**Lista de tareas**
**1.** Responde con los datos del fragmento sobre el mal médico:
(a) ¿Cuántas veces se operaría obsesivamente al mismo paciente?
(b) ¿Qué prenda habría que ponerse cada mañana?
(c) ¿Qué se tomaría después de operar dos o tres estómagos?
**2.** Según el fragmento sobre el mal médico, ¿por qué no se habría podido poner en su sitio el bisturí?

**Bloque de texto**
════════

Si yo fuera mal médico de cuerpos, necesitaría argumentos para operar obsesivamente treinta veces al mismo paciente al que se le rompen las mismas suturas una y otra vez por el mismo sitio. Y todo esto sin tener en cuenta que la muerte de algún paciente por algún error médico propio me hubiera generado tales remordimientos, que no hubiera podido poner en su sitio el bisturí. Esa sangre derramada… Cada mañana tendría que sacar fuerzas de flaqueza para vestirme con la misma bata blanca y dar el paso adelante inercial para un trabajo oscuro que mi mente no sabría defender tan fácilmente. Tal vez ese día operaría dos o tres estómagos y después me tomaría un whisky sobre las rocas, convirtiéndome de ese modo en un biólogo con alma de tanatólogo. No sé si un mal médico sabría qué hacer, en suma, con las flores metidas en el jarrón de cloroformo.

════════

**Listado de datos**

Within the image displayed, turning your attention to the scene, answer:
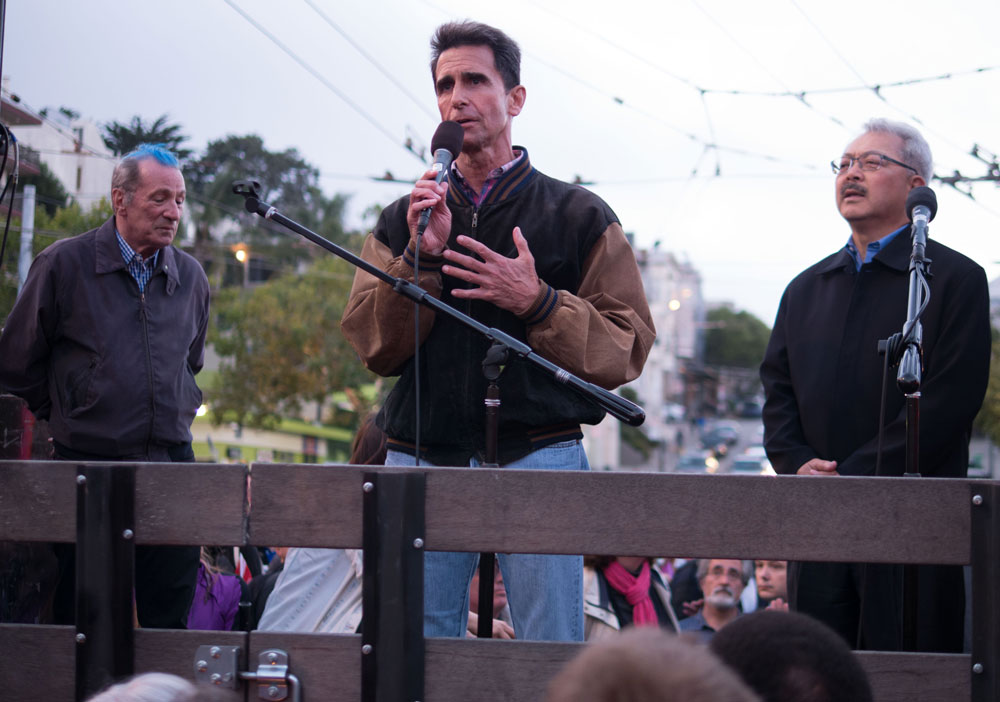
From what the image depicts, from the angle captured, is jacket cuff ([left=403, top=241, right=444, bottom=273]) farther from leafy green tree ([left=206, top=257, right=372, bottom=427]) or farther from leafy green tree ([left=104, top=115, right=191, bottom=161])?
leafy green tree ([left=206, top=257, right=372, bottom=427])

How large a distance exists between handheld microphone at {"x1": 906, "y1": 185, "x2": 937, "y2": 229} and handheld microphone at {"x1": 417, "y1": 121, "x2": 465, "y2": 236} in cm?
147

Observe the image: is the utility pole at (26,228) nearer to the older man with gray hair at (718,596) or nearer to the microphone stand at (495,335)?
the microphone stand at (495,335)

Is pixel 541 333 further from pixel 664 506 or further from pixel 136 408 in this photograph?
pixel 136 408

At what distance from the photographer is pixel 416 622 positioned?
237 cm

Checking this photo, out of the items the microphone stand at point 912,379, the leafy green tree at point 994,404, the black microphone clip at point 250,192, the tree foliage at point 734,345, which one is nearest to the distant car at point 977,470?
the leafy green tree at point 994,404

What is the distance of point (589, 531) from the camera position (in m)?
2.36

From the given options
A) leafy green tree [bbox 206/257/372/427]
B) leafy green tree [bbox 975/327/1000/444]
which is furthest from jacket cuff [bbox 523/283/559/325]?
leafy green tree [bbox 206/257/372/427]

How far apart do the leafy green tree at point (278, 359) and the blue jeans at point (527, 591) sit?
109 feet

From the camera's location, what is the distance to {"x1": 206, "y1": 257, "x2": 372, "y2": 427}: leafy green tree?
36312 mm

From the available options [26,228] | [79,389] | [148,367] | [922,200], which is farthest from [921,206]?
[26,228]

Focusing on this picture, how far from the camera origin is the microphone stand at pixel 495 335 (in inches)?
110

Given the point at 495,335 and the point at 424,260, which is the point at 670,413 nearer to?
the point at 424,260

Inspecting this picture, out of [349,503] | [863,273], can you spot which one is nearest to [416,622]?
[349,503]

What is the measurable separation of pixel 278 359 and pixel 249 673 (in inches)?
1372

════════

**Respuestas por tarea**
**1.**
(a) Treinta veces.
(b) La misma bata blanca.
(c) Un whisky sobre las rocas.

**2.** Porque la muerte de algún paciente por un error médico propio habría generado tales remordimientos que no se habría podido poner el bisturí en su sitio.